実際、2021年に遅まきながら購入した自分は、Apple Watchのことを知っているようでまったく知らなかったことに気付かされた。

私の健康上の不安材料である動悸(心拍数)については、ただ計測ができるだけでなく、高心拍、低心拍といった異常を一定時間計測したときは通知がなされる。
心電図を測定すれば心房細動の兆候の有無がわかる。

たとえば明け方に動悸が始まり、心拍数140近くなってしまったときに、Apple Watchで心電図を測定し、高心拍数表示は出るものの、心房細動の兆候がないことがわかるだけでも安心感につながるというものだ。

そもそも不整脈や動悸というのは発作が起きているときのリアルタイムの心電図測定が重要だという。けれどそうそう都合よくはいかない。

「Apple Watchの心電図はけっこう正確なので、気になったときに測定しておいて、紙に出力して診察のときに持ってきてください」

と言ったのは大学病院の循環器科のドクターだ。
Apple Watchで測定した心電図データはすべて記録され、PDF出力もできる。実際、そのデータを出力して持参したり、救急時にはiPhoneの画面の心電図データをそのまま見せて診断をあおいだこともある。

あるときは「安静時心拍数が上昇しています」とiPhoneに通知が出た。これもApple Watchの日々の測定によるものである。
これは、甲状腺ホルモンの分泌が若干過多になっていたことが原因だった。そういえばこのころはとくに食事を減らしてもいないのに、体重が減少気味であった。

この年になるとホルモンバランスの乱れはあれこれあるもので、甲状腺については服薬するほどではないとの診察のもと、放っておいたら自然に正常値に戻り、それにともないApple Watchの安静時心拍数の平均値も下がったのにはなかなかびっくりしたし、ちょっと感激した。
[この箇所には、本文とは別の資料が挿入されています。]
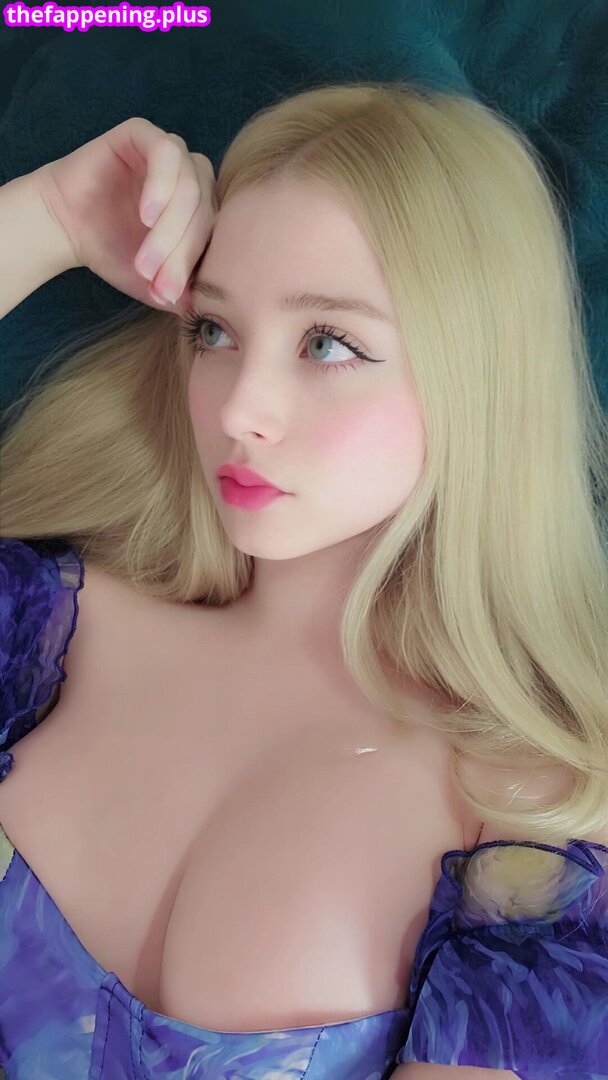 Aanarih... Loira Surreal / aanarih / https: Naken OnlyFans Foto #2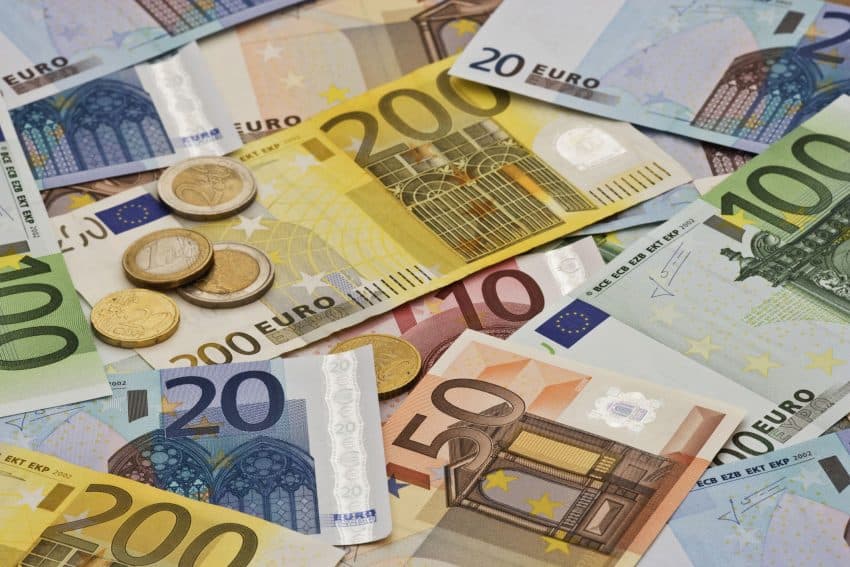 Deponohen gati një mijë euro të falsifikuara në një bankë në Prishtinë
そんなこんなで漢方や鍼灸にも頼り、だんだんと謎の不調は落ち着いていき、結局は迷走神経が正常に機能しないことがトリガーになっての自律神経失調が原因では、ということになっている。
そういえば、最初の動悸の1週間前に注射を打ち、そのあと気分が悪くなってしばらく横になっていたことがあった。いわゆる迷走神経反射で、それがきっかけだったのかもしれない。

けれど、今もなお、Apple Watchとの蜜月は続いている。